Der Georgische Traum ist in internationalen Parlamenten in Fraktionen und Bündnissen zu suchen, die dem sozialdemokratischen Lager zuzuordnen sind. Tseretelis UNM gehört zur Europäischen Volkspartei, dem Bündnis der Konservativen, das sich mit seinem Brüsseler Führungspersonal hin und wieder für die Freilassung von „politischen Gefangenen“ in Georgien einsetzt, gemeint ist vor allem der frühere Innenminister Wano Merabischwili. Ein Landsmann dieser Fraktion in einem internationalen Spitzenamt zu sehen und das in einer Organisation, die sich anschickt, die Parlamentswahlen in Georgien mit einer Beobachtermission zu begleiten, da muss eine Regierung, die ums Überleben kämpft, einfach rot sehen, wenngleich der Einfluss des OSZE-Parlamentspräsidenten auf die Arbeit der Wahlbeobachter wohl eher bescheiden sein dürfte.
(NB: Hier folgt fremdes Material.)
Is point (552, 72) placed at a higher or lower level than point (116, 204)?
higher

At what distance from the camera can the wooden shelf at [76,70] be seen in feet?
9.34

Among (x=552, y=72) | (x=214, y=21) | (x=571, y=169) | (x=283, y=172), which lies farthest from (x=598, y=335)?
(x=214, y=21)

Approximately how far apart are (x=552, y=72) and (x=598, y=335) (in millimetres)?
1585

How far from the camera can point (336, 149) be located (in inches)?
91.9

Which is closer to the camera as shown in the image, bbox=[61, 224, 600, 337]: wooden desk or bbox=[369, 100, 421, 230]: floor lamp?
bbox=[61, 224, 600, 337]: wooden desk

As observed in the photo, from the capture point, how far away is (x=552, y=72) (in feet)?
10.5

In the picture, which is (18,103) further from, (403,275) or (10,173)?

Das Ansehen der OSZE als neutrale Instanz stand auf dem Spiel, verkündete die georgische Regierung ohne Rücksicht auf ihr eigenes Ansehen in der Welt. Zum Glück ging schlussendlich alles gut für die Regierenden, die Russen stimmten nicht für Tsereteli, der im ersten Wahlgang noch in Front gelegen hatte, in der Stichwahl dann aber einer österreichischen Kollegin unterlag, dies aber durchaus ehrenvoll. Tsereteli verlor auch sein Amt als Vizepräsident, weshalb Georgien jetzt nicht mehr in der Spitze dieser auch für seine eigenen Interessen wichtigen Organisation vertreten ist.

Parlamentspräsident Usupaschwili, der als einziger Vertreter des georgischen Regierungsbündnisses in der Parlamentarischen Versammlung für Tsereteli gestimmt hatte, nannte das Verhalten seiner eigenen Regierung denn schließlich mehr als beschämend und überdies unwürdig, als „politischen Masochismus“. Fürwahr eine kaum begeisternde georgische Wahlkampf-Komödie auf der Bühne der großen internationalen Politik. Glück für das Land, das das innenpolitische Spektakel andernorts kaum wahrgenommen wurde. Für die nächsten Monate stehen den Akteuren dann nur noch die Provinzbühnen im Lande zur Verfügung. Die Stücke, die dann aufgeführt werden, so ist zu befürchten, werden allerdings kaum anspruchsvoller sein als das, das gerade seine Uraufführung hatte.